Closed alxndrkalinin closed 6 years ago
I'm still working through the main results, but this immediately caught my eye:
To encourage adoption of multitask deep-learning methods, we open source all modeling code and datasets for the Kaggle, Factors, Kinase, and UV dataset collections as part of the DeepChem example suite. We hope that this example code and data will facilitate broader adoption of multitask deep-learning techniques for commercial drug discovery.
That's in reference to four datasets from the Merck authors. In our data sharing discussion, we wrote:
Private companies may establish a competitive advantage by releasing data sufficient for improved methods to be developed.
This would be a perfect example of that! (cc @cgreene)
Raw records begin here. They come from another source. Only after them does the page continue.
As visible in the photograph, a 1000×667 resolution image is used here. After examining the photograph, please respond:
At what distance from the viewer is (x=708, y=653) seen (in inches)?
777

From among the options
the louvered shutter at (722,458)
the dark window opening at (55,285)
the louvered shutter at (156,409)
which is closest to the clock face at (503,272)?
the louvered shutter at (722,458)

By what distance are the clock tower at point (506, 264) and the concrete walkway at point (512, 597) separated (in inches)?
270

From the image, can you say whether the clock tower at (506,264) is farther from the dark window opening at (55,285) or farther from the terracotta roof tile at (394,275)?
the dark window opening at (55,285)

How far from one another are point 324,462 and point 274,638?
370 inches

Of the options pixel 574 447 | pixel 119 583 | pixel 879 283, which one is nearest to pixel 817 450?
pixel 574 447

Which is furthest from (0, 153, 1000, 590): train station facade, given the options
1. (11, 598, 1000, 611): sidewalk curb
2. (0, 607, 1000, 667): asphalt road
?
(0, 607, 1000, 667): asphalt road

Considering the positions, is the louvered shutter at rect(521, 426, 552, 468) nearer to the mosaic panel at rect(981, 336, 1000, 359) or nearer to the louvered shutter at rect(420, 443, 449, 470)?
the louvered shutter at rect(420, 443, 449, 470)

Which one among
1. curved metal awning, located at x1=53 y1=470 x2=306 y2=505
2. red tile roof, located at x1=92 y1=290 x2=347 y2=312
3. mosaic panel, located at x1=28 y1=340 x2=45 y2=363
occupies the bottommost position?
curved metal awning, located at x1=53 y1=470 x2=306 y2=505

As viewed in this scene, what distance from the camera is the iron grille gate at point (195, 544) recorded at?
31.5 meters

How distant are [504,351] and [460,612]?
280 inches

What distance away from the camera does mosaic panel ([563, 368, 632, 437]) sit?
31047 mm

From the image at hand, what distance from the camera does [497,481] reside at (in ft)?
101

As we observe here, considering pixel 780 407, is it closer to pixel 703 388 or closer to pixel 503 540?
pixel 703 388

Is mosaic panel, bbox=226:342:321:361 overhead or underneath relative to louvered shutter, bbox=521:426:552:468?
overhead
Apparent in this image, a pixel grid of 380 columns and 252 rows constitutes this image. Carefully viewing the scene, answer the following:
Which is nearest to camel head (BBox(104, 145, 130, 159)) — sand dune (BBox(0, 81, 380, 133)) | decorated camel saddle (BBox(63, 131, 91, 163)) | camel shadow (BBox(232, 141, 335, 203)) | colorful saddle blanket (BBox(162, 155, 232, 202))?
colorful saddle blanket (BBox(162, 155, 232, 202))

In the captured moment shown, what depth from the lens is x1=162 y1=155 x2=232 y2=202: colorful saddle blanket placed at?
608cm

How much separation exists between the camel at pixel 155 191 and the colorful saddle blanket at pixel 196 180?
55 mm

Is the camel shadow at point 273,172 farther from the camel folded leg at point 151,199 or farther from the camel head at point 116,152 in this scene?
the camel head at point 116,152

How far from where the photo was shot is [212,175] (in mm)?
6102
Nice! I think the term in the industry is "pre-competitive". It'll be very nice to have something to note there, as opposed to me saying something random into the breeze. :smile:
I don't think the performance here requires changing the tone of our Ligand-based prediction of bioactivity
section. They introduce two multitask architectures -- progressive and bypass -- that are new to drug discovery. Those are benchmarked along with singletask fully connected networks, multitask networks, and random forest on four Merck datasets. They assess performance on the continuous labels using R^2.
In general, neural networks are better than random forest, but not for all tasks. In general, multitask networks are better than singletask, but not always. They look at task-task similarity in the relevant datasets, which influences the success of multitask models.
As I noted above, I think the collaboration with Merck is one of the more exciting components. Three of the four Merck datasets (all but the Kaggle dataset) are going to be released publicly for the first time via their DeepChem repository. That will open them to others for further benchmarking.
@agitter I agree!
these new architectures were also briefly mentioned in the moleculeNet paper https://arxiv.org/pdf/1703.00564.pdf (which we already cite) - the moleculeNet paper refers to this paper here as "Manuscript in preparation". we should definitely cite the current paper too.
We could discuss this more extensively in the drug discovery section, but we do cite it now in the Discussion so I'm closing the issue.
https://doi.org/10.1021/acs.jcim.7b00146
@rbharath's take on testing multitask deep learning performance in DeepChem.